The same way we want to be loved, is the same way we should love in return. Without reservation, without judgement and with our whole being. Love requires action and loyalty. Most importantly it requires faithfulness.
Restoring Your Marriage
Surviving a rough season requires three things from you:
- Your commitment.
- Your faithfulness.
- Taking action.
If you have/are able to do these three things, you will make it. Your marriage will stand firm through the changes and lack of feelings and having kids and dealing with grief.
5 Ways To Reignite the Spark in Your Marriage

Being committed to someone requires more than just feelings of love and it requires more than a five-year plan and a grandiose wedding. Below are 5 important actions to take to reignite the spark in your marriage.
1. Stop nagging.
In Proverbs 27:15-16 (NIV Translation) it says, “A quarrelsome wife is like the dripping of a leaky roof in a rainstorm; restraining her is like restraining the wind or grasping oil with the hand.”
Often I find myself nagging out of need. I need you to wash the dishes. You need to fix the clogged sink. I need you to do this.You need to do that.
The Consequences of Nagging
When we constantly nag our husbands, two things begin to happen: 1) he starts feeling like you don’t respect him and 2) he starts to find other things or places that feel like solace and peace to him. As wives, we should want our husband to want to enjoy coming home. We should want our husbands to know and feel loved by us. If there is one thing you can start doing today to reignite the spark in your marriage, pause before you nag and instead start nagging God. Tell God all the things you wish your husband would do or the ways you wish he would just change. I challenge you to commit to nagging God, instead of your husband, for one week.

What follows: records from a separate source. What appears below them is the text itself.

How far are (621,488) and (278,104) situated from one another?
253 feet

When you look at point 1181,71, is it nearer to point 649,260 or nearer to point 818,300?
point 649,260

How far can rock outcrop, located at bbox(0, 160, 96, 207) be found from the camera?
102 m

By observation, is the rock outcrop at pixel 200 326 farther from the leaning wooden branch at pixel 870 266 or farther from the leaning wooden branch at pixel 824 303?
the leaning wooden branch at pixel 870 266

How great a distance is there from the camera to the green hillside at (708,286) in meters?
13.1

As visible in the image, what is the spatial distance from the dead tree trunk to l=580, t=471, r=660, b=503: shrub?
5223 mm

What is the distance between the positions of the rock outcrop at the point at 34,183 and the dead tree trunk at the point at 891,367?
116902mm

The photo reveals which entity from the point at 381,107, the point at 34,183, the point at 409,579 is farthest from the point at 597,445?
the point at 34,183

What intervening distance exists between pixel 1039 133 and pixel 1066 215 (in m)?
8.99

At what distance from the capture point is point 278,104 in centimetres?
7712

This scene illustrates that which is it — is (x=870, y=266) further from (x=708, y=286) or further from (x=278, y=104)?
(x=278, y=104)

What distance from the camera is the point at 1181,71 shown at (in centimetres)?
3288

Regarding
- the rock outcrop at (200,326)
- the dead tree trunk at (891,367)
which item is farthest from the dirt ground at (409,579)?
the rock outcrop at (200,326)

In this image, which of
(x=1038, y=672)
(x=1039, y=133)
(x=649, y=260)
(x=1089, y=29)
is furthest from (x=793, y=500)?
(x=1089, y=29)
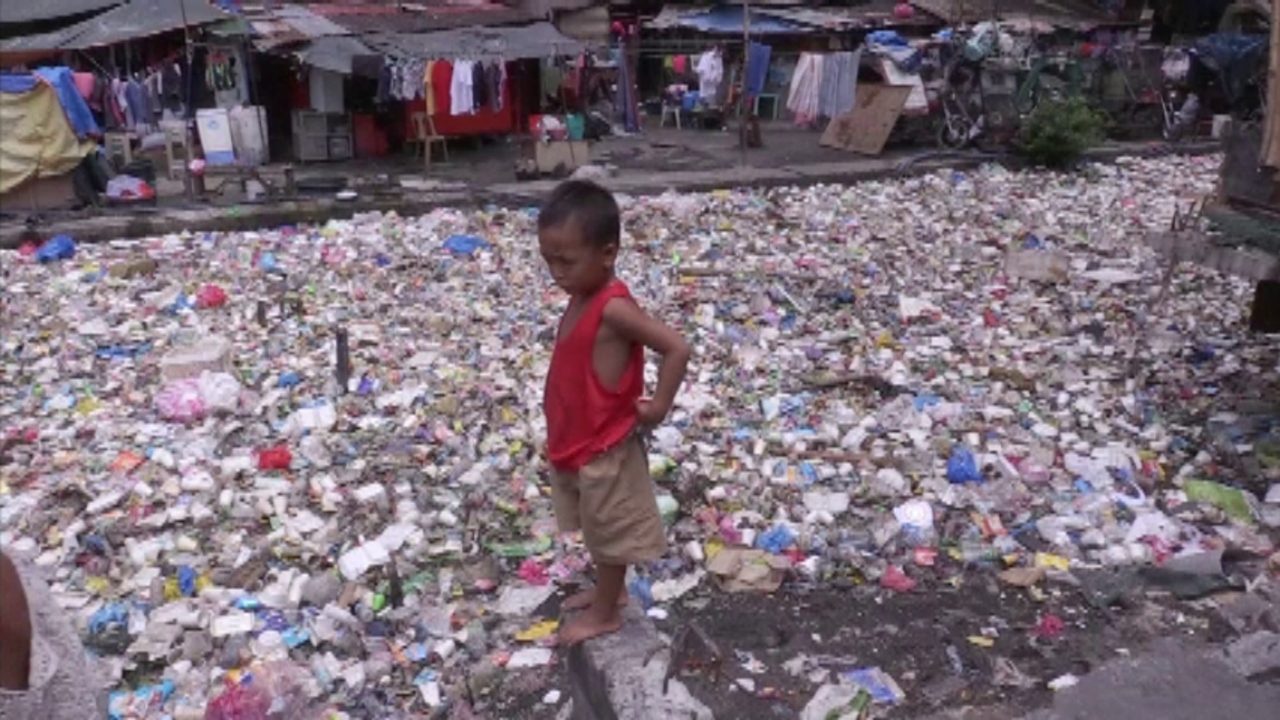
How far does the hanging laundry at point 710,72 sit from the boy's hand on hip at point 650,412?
1588 centimetres

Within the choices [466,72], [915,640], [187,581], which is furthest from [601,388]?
[466,72]

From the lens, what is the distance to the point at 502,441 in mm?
5316

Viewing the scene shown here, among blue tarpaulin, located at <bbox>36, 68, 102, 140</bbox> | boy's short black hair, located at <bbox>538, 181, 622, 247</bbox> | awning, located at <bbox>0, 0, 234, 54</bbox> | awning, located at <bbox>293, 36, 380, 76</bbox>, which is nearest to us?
boy's short black hair, located at <bbox>538, 181, 622, 247</bbox>

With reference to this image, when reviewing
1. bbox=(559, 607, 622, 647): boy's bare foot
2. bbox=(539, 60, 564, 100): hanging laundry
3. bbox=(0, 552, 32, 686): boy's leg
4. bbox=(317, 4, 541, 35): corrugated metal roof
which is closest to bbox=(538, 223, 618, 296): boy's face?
bbox=(559, 607, 622, 647): boy's bare foot

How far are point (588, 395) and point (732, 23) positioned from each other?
735 inches

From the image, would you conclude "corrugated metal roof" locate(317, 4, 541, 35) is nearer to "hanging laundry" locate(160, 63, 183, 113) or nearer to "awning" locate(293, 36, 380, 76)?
"awning" locate(293, 36, 380, 76)

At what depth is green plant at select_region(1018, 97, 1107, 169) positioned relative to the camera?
41.1 feet

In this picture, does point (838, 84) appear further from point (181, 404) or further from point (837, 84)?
point (181, 404)

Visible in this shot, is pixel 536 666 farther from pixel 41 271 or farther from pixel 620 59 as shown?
pixel 620 59

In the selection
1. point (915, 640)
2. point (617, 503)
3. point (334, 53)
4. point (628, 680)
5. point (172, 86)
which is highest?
point (334, 53)

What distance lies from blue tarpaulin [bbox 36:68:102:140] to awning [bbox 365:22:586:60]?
4.17 meters

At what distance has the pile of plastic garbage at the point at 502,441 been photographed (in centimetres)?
390

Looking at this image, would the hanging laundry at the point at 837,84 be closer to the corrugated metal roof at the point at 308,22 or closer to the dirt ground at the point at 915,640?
the corrugated metal roof at the point at 308,22

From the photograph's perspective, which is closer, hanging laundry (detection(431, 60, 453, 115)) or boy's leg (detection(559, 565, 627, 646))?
boy's leg (detection(559, 565, 627, 646))
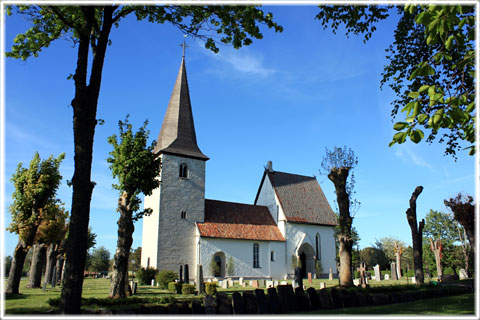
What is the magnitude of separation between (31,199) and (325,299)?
1558 centimetres

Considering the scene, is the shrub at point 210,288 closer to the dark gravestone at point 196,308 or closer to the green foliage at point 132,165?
the green foliage at point 132,165

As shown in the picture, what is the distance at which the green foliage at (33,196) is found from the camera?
18172 mm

2. Make God your priority.
When we stop living to please other people and re-center our focus on God, we begin living to honor and please him. What is more pleasing to God than honoring what he’s blessed you with? If your marriage feels a bit lackluster right now, or you’re really struggling to love your husband, I urge you to seek comfort in God. Talk to him. Pray to him. Bury yourself in his Word.
Scriptures for a Strong Marriage
There are so many scriptures about seeking God, here are a few that I hope encourage you:
Psalm 119:2 “Blessed are those who keep his statutes and seek him with all their heart…”

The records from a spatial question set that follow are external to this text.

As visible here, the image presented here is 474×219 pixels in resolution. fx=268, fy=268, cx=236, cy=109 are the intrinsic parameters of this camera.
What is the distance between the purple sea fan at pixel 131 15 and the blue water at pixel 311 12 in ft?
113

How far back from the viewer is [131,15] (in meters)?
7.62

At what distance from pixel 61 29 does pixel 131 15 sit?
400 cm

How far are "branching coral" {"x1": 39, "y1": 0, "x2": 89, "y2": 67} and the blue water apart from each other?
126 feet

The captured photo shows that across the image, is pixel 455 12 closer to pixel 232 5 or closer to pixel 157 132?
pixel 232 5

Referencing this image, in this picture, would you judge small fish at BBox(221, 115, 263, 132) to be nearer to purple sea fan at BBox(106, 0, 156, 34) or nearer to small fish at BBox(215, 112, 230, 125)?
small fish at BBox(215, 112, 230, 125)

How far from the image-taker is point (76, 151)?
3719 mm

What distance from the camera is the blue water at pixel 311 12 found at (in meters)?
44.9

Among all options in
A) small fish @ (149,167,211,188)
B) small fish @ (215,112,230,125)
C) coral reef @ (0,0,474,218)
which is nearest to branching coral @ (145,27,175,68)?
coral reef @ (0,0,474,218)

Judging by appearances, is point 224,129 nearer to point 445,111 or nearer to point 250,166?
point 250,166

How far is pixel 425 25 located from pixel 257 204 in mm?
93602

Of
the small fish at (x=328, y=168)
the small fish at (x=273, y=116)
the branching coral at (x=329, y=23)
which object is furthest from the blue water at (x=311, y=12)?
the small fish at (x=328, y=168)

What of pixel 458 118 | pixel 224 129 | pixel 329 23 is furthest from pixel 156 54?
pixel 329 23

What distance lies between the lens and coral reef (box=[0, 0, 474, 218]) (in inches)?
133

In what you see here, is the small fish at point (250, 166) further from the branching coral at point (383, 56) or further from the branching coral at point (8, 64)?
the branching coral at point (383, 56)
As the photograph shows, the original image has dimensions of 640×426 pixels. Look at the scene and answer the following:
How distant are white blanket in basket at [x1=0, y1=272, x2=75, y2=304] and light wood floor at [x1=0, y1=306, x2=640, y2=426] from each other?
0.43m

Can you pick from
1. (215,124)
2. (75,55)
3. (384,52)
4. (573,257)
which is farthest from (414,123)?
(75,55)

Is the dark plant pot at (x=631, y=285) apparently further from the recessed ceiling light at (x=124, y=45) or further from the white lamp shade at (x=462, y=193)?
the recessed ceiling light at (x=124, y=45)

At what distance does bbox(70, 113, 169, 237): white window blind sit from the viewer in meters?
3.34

Matthew 6:33 “But seek first his kingdom and his righteousness, and all these things will be given to you as well.“
Psalm 105:4. “Look to the Lord and his strength; seek his face always.“
Psalms 34:4-5 “I prayed to the Lord, and he answered me. He freed me from all my fears. Those who look to him for help will be radiant with joy; no shadow of shame will darken their faces.”
3. Out-love your husband.
When a marriage is not in the best place wives may start relying on, or placing emphasis on how they feel. That is a recipe for disaster. God creates us to have feelings and while I believe it’s healthy to acknowledge them, it’s not healthy to dwell on them. We must put aside how we feel and choose to love. Make it your daily mission to love your husband so well through your actions and words.
A moment of choosing to love could be making lunch for you husband before he goes to work. It may be tedious to you, but it could mean so much more to him. When we choose to love we are showing our faithfulness, commitment and loyalty-to God and to our husbands.
4. Honor your marriage.
Remember this: God knows our hearts and hears our words.
Be a Respectful Wife
How you speak to your husband, in private and public, and how you speak about your husband when he’s not around is so important. It’s not fair to your husband or your marriage if you go to other people to discuss your marital problems or conflicts. Not only are you making private matters public but even if you go home and resolve the issue with your man, your friend or family member will not experience that same resolution with him. They’ll always remember the conflicts and arguments, and never see your husband the same way ever again. When I began to honor my husband through my actions and how I spoke to him, the change in our marriage and home was evident.
Be Faithful
How else can you honor your marriage? By being faithful. This means being being aware of what you consume (books, music, shows/movies), and being careful not to idolize or admire other men. I’m sure you wouldn’t appreciate it if your husband snuck a glance at a woman walking by or if he told you how attractive he may find another woman (celebrity or otherwise). Give your man the honor of having your attention and your eyes on him.
5. Show Affection Daily.
Weddings are beautiful. New love is thrilling. But when do we get another chance to celebrate our love and marriage after those moments, apart from anniversaries? Love is something to be cherished. And marriage is something to be celebrated, especially nowadays where divorce rates are very high (2.4% for every 1,000 married couples).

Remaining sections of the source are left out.